§ Reading text:
▬▬▬▬▬▬▬▬▬▬

My own story with exercising is somewhat predictable. I was a skinny little thing until my balls dropped, I grew a peach-skin ‘tache and my voice dropped, upon which I grew a cracking set of tits and filled out my trousers. PE was a nightmare because I had an absolutely horrible PE teacher who took great delight in making all the fatties be on the ‘skins’ team, i.e jiggle and wobble our way around a basketball court without our shirts on. My prevailing memory of PE was me deciding I didn’t want to do cross-country and shouting at him, across the changing room, that I had terrible diarrhoea and couldn’t possibly join in. His reply, with his midget hand firmly on his bony old thigh, was to yell back ‘WELL IT’LL MAKE YOU RUN FASTER’. I had to put the tears in my eyes down to the four hundred cubic metres of Lynx Africa that hung in the changing room.

▬▬▬▬▬▬▬▬▬▬

§ Problem to solve:
Please answer these questions about the PE story.
(a) Which team did the PE teacher put all the heavier pupils on?
(b) What excuse did the narrator shout across the changing room to avoid cross-country?
(c) What did the narrator blame the tears on?
The entries after this point are separate material and have no connection to the PE story.

▬▬▬▬▬▬▬▬▬▬

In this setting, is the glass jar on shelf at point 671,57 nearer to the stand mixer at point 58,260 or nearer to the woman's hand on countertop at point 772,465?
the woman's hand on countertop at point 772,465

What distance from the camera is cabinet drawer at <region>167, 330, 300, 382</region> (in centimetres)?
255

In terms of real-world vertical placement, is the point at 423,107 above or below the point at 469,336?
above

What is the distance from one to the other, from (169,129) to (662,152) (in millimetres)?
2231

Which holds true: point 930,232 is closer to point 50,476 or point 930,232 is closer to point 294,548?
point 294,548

▬▬▬▬▬▬▬▬▬▬

§ Result:
(a) The "skins" team.
(b) Having terrible diarrhea and being unable to join in.
(c) The four hundred cubic meters of Lynx Africa hanging in the changing room.